Lo único que no le gustaba era cuando llovía. El recorrido era más agotador, se le dificultaba lidiar con el peso del agua en su ropa y caminar por las trochas enlodadas.
El colegio era una vieja casona con seis salones. Steven Alfonso cursaba quinto de primaria y sus compañeros eran sólo cuatro: Johan, Yeremin, Danna y Salomé. Rosa era la profesora y a los niños les gustaba su clase de matemáticas. Cuando sonaba la campana para salir al descanso, los estudiantes iban a un inmenso potrero. Jugaban a la lleva, al escondite o simplemente toreaban u ordeñaban las vacas que merodeaban el sector.
Una mañana de abril, una torrencial lluvia generó un deslizamiento que afectó la escuela. Gran cantidad de tierra derrumbó uno de los muros del salón de Steven Alfonso e invadió toda su área.
– Nos toca seguir haciendo las clases en la bodega – dijo Rosa a sus alumnos.
Limpiaron y llevaron todo al aula que estaba en obra negra y su suelo era de tierra. Era un espacio cerrado, con una pequeña ventana por la que el aire entraba apretado. Las raciones del plan de alimentación, que allí se encontraban, estaban organizadas en improvisadas alacenas e incomodaban la ubicación de los pupitres. Pero ni Steven Alfonso ni sus compañeros vieron problema alguno y continuaron allí sus lecciones.
La lluvia, por su parte, no daba tregua. Días después de lo acaecido en el colegio, la furia del agua dañó el puente peatonal sobre el río. Quedó tambaleante y nadie quería arriesgarse a usarlo. El trayecto se duplicó para Steven Alfonso.
– Prefiero bordear el río y echarme más tiempo. Me tocará madrugar más – les dijo a sus padres mientras se encogía de hombros.

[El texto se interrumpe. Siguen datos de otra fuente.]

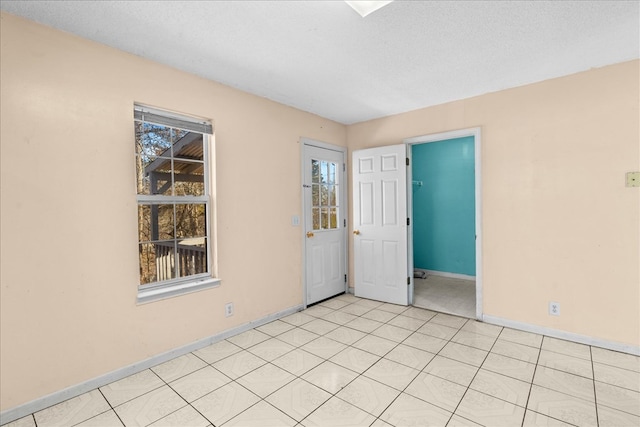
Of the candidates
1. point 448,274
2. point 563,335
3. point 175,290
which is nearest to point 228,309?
point 175,290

Steven Alfonso llegaba sudoroso y con el singular deseo de sentarse en su silla, recostar su cabeza en el escritorio, cerrar los ojos y descansar. Sus calificaciones comenzaron a disminuir y Rosa empezó a cuestionarse sobre su metodología. Se taladraba la cabeza pensando cómo podía dar clases a niños hambrientos y exhaustos.
El puente averiado no sólo perjudicó a la comunidad escolar sino también a los campesinos que necesitaban comercializar sus cosechas en el pueblo. Esto los motivó a gestionar ante la alcaldía la construcción de uno nuevo, pero no recibieron respuesta. Decidieron entonces, con sus propios recursos, ubicar un cable metálico que atravesara el río. Fundieron un par de columnas, una a cada lado del barranco, y las unieron con el cable. A cada familia se le entregó un par de poleas, dos balsos y un freno, que era un rústico tronco de forma triangular.

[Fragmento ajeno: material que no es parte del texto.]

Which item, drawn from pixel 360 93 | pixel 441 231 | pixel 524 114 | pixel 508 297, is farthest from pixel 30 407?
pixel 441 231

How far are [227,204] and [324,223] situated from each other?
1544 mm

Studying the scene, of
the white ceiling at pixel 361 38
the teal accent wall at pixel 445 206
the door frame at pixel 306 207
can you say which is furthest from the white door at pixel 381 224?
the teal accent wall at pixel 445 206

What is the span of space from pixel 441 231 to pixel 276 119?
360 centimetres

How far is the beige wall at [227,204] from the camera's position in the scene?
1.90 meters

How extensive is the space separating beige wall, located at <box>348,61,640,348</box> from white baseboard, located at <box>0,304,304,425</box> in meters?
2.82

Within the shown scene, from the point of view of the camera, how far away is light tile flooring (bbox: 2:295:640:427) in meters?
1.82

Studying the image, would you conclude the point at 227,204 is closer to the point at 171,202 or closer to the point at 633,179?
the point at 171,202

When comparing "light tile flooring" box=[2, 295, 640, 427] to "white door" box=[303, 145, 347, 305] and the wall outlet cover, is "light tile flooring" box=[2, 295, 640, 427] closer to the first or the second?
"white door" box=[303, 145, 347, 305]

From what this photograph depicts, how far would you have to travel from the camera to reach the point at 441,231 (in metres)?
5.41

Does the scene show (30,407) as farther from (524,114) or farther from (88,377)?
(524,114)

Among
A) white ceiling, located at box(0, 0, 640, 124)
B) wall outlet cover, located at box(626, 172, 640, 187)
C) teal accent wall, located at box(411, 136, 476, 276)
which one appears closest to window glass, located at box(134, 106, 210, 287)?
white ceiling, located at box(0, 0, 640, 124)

El protocolo consistía en poner el balso bajo las piernas, engancharlo a la polea, que luego se ubicaba por encima del cable, y tomar el freno con las manos. Luego, sólo restaba echarse la bendición y dejar que el impulso los arrastrara. Trescientos metros abajo los saludaban el río y los vastos cultivos de palma de aceite, arroz y soya. El recorrido duraba treinta segundos que parecían dilatarse a una hora para los más temerosos. Se alcanzaba una velocidad de hasta 90 kilómetros por hora. Para disminuirla, se sujetaban ramas en las cinturas de los viajeros. A los bebés los introducían en costales, que parecían crisálidas, para transportarlos.
Al cabo de un mes, los pobladores no sólo se sentían agradecidos, sino que habían perdido todo temor a usarlo.
– Me ha gustado usar el cable – dijo Danna durante una jornada escolar. – ¿A ustedes también?
– Al principio tenía mucho miedo, – respondió Yeremin – pero ya después me fue gustando también.
– ¡Hagamos algo! – propuso Steven Alfonso – ¡Vamos a crear un club nosotros los cinco!
– ¿Y eso? ¿Un club de qué? – preguntó Salomé.
– Se va a llamar el club de las bayetillas voladoras – replicó Steven Alfonso. – Nos pondremos una bayetilla amarrada al cuello cada vez que usemos el cable.
– ¡Qué chévere, me gusta la idea! – replicó Johan mientras se comía la manzana que le habían dado del PAE.
Inicialmente usaban las bayetillas sin ningún tipo de decoración. Fue Salomé quien propuso que cada una llevara la inicial de sus nombres. Su “S” la pintó de amarillo y la decoró con escarcha. Yeremin dibujó su “Y” de morado, pero a Danna no le gustó porque no contrastaba con el rojo de su capa. Los niños sonreían y cerraban sus ojos al cruzar. No habitaba en sus cabezas amenaza de peligro alguna. La adrenalina los invadía y la hermandad del club se fortaleció. Su vistoso atuendo hizo que los agricultores los identificaran con mayor facilidad.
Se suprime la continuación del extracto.